LinuxQuestions.org
Latest LQ Deal: Latest LQ Deals
Home Forums Tutorials Articles Register
Go Back   LinuxQuestions.org > Forums > Non-*NIX Forums > Programming
User Name
Password
Programming This forum is for all programming questions.
The question does not have to be directly related to Linux and any language is fair game.

Notices


Reply
  Search this Thread
Old 09-14-2011, 08:21 AM   #1
brownflamigo1
Member
 
Registered: Jun 2007
Distribution: Ubuntu
Posts: 90

Rep: Reputation: 15
Multiple column sort


Hi,

I have some data in the following format:
Code:
1298501934.311 42.048
1298501934.311 60.096
1298501934.311 64.128
1298501934.311 64.839
1298501944.203 28.352
1298501966.283 6.144
1298501972.900 0
1298501972.939 0
1298501972.943 0
1298501972.960 0
1298501972.961 0
1298501972.964 0
1298501973.964 28.636
1298501974.215 27.52
1298501974.407 25.984
1298501974.527 27.072
1298501974.527 31.168
1298501974.591 30.144
1298501974.591 31.296
1298501974.83 27.605
1298501975.804 28.096
1298501976.271 23.879
1298501978.488 25.472
1298501978.744 25.088
1298501978.808 25.088
1298501978.936 26.24
1298501979.123 26.048
1298501980.470 23.75
1298501980.86 17.53
1298501982.392 22.336
1298501990.199 8.064
1298501997.943 0.256
1298501997.943 0.448
1298501997.943 0.512
1298501997.943 5.952
1298501997.946 0.448
1298501997.946 0.576
1298501997.946 5.44
My goal is to get the maximum value from the right column for each unique value in the left column. For instance, after processing the following 4 lines:
Code:
1298501997.943 0.256
1298501997.943 0.448
1298501997.943 0.512
1298501997.943 5.952
I would like to get just the last line,
Code:
1298501997.943 5.952
since "5.952" is the largest value for "1298501997.943".

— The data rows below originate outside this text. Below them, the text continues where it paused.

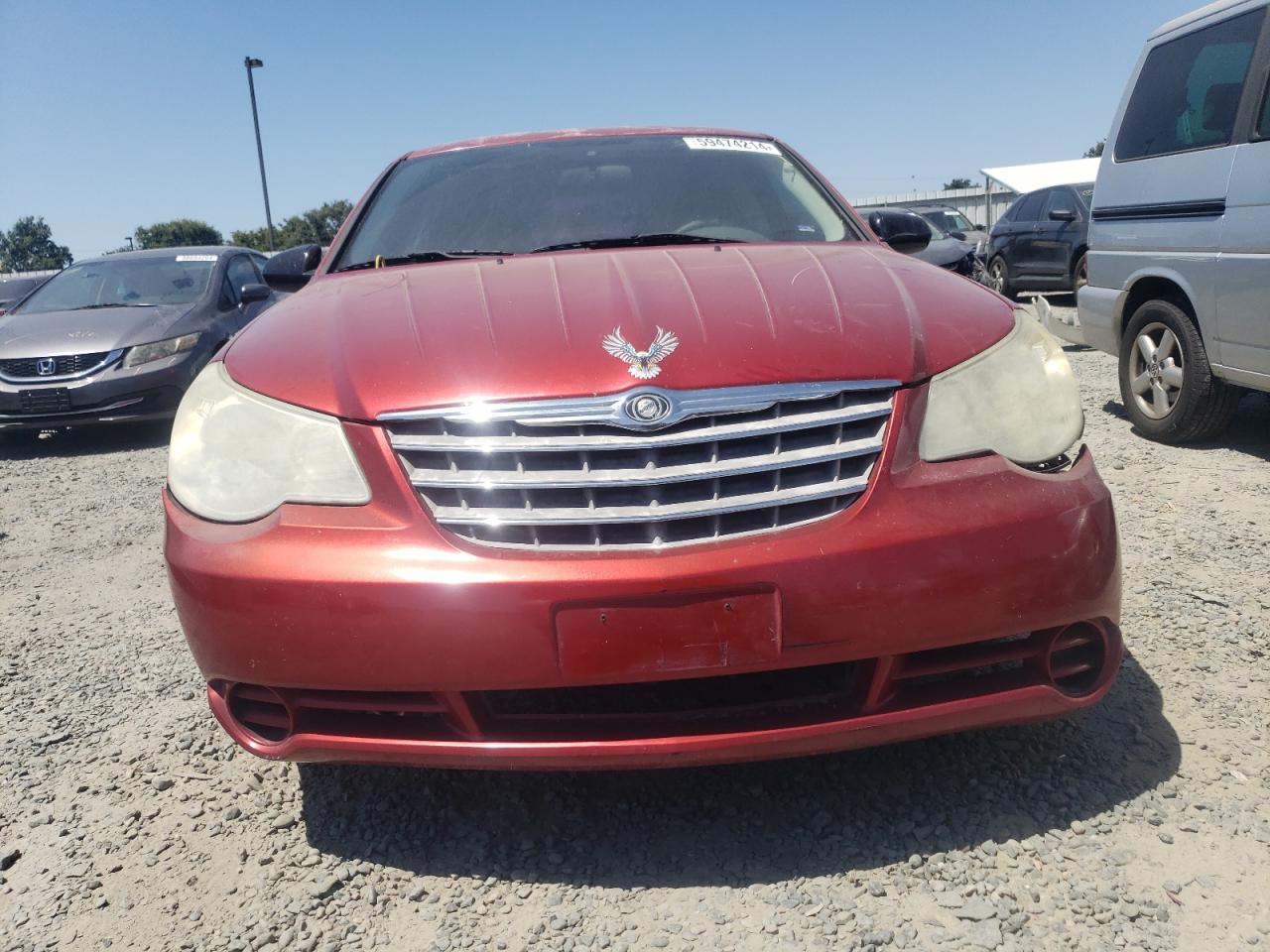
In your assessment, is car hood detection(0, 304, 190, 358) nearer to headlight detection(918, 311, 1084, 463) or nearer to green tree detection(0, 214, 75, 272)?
headlight detection(918, 311, 1084, 463)

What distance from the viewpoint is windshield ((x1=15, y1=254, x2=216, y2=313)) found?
7867 mm

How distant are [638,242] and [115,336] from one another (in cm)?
567

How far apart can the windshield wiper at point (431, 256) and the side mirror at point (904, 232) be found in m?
1.15

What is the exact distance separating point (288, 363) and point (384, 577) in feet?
1.88

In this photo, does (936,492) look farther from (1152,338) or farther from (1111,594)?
(1152,338)

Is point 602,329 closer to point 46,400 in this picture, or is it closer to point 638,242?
point 638,242

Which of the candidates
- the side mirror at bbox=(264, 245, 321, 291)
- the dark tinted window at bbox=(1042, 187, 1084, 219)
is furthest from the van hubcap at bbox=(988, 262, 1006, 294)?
the side mirror at bbox=(264, 245, 321, 291)

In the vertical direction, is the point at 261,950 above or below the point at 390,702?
below

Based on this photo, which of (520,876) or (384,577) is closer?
(384,577)

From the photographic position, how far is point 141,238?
62219mm

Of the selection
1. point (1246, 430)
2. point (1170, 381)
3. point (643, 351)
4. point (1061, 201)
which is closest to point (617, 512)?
point (643, 351)

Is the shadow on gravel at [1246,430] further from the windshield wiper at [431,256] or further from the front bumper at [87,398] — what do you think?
the front bumper at [87,398]

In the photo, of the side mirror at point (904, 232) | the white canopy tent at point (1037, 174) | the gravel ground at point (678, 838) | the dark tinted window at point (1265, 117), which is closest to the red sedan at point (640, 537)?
the gravel ground at point (678, 838)

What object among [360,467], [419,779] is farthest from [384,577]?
[419,779]
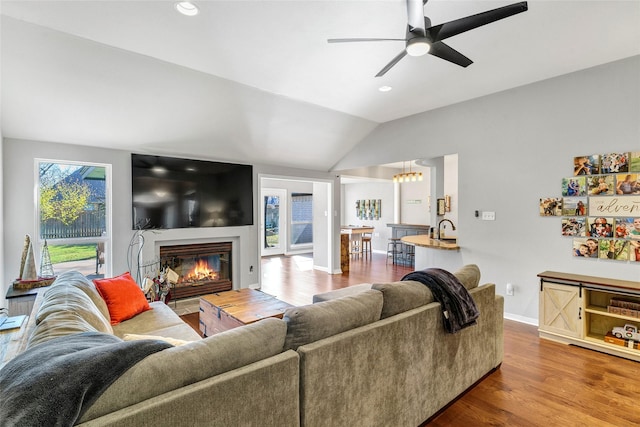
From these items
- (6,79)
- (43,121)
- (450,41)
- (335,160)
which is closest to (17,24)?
(6,79)

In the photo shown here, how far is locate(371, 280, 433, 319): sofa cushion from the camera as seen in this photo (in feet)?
6.34

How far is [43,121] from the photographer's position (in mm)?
3482

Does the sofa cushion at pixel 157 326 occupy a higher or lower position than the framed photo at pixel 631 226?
lower

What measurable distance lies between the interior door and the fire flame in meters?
4.24

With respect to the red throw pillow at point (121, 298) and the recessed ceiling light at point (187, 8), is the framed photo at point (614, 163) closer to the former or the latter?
the recessed ceiling light at point (187, 8)

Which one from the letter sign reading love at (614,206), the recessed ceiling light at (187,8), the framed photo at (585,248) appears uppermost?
the recessed ceiling light at (187,8)

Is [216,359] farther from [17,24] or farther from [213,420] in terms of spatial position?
[17,24]

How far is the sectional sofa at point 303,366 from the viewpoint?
3.55ft

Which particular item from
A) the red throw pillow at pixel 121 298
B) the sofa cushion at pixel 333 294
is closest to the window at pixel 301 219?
the sofa cushion at pixel 333 294

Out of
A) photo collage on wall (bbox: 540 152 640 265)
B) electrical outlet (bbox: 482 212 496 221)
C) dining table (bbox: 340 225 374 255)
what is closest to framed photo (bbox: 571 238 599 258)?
photo collage on wall (bbox: 540 152 640 265)

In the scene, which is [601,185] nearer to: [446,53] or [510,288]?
[510,288]

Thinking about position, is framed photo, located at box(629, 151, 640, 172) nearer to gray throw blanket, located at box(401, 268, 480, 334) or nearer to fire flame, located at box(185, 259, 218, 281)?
gray throw blanket, located at box(401, 268, 480, 334)

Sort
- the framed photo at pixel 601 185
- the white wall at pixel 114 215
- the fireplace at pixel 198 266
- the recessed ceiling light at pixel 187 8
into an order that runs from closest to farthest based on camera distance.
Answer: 1. the recessed ceiling light at pixel 187 8
2. the framed photo at pixel 601 185
3. the white wall at pixel 114 215
4. the fireplace at pixel 198 266

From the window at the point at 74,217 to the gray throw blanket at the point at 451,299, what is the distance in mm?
4170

Similarly, for the following lines:
Code:
1298501997.946 0.448
1298501997.946 0.576
1298501997.946 5.44
I would like to get:
Code:
1298501997.946 5.44
And for:
Code:
1298501990.199 8.064
simply:
Code:
1298501990.199 8.064
and so on...

I tried searching for some hints in awk/uniq/etc., but not sure even how to formulate the query.
I could write a Python script, but it feels that proceeding with awk or some other standard tools would be more efficient (especially since I have a lot of data - millions/tens of millions of lines).

PS: Is there any Python module for text processing scenarios like that?

Thank you

Last edited by brownflamigo1; 09-14-2011 at 08:31 AM.
 
Click here to see the post LQ members have rated as the most helpful post in this thread.
Old 09-14-2011, 08:44 AM   #2
druuna
LQ Veteran
 
Registered: Sep 2003
Posts: 10,532
Blog Entries: 7

Rep: Reputation: 2405Reputation: 2405Reputation: 2405Reputation: 2405Reputation: 2405Reputation: 2405Reputation: 2405Reputation: 2405Reputation: 2405Reputation: 2405Reputation: 2405
Hi,

Is this what you are looking for:
Code:
sort -k1n -k2nr infile | awk 'BEGIN { seen = "" } { if ( $1 != seen ) { print ; seen = $1 } next }'
Hope this helps.
 
2 members found this post helpful.
Old 09-14-2011, 08:47 AM   #3
brownflamigo1
Member
 
Registered: Jun 2007
Distribution: Ubuntu
Posts: 90

Original Poster
Rep: Reputation: 15
Quote:
Originally Posted by druuna View Post
Hi,

Is this what you are looking for:
Code:
sort -k1n -k2nr infile | awk 'BEGIN { seen = "" } { if ( $1 != seen ) { print ; seen = $1 } next }'
Hope this helps.
Yes, exactly what I was looking for! Thank you very much!
 
Old 09-14-2011, 08:54 AM   #4
druuna
LQ Veteran
 
Registered: Sep 2003
Posts: 10,532
Blog Entries: 7

Rep: Reputation: 2405Reputation: 2405Reputation: 2405Reputation: 2405Reputation: 2405Reputation: 2405Reputation: 2405Reputation: 2405Reputation: 2405Reputation: 2405Reputation: 2405
You're welcome
 
Old 09-14-2011, 11:39 AM   #5
grail
LQ Guru
 
Registered: Sep 2009
Location: Perth
Distribution: Manjaro
Posts: 10,008

Rep: Reputation: 3193Reputation: 3193Reputation: 3193Reputation: 3193Reputation: 3193Reputation: 3193Reputation: 3193Reputation: 3193Reputation: 3193Reputation: 3193Reputation: 3193
For the exercise, here is a Ruby solution:
Code:
ruby -ane 'BEGIN{b = {}}; b.merge!({ $F[0] => $F[1] }) if b[$F[0]].nil? || b[$F[0]] < $F[1];END{b.each do |k, v| puts "#{k} #{v}" end}' file
 
Old 09-14-2011, 11:43 AM   #6
Nominal Animal
Senior Member
 
Registered: Dec 2010
Location: Finland
Distribution: Xubuntu, CentOS, LFS
Posts: 1,723
Blog Entries: 3

Rep: Reputation: 948Reputation: 948Reputation: 948Reputation: 948Reputation: 948Reputation: 948Reputation: 948Reputation: 948
Druuna's answer is excellent. It is the portable, simple solution.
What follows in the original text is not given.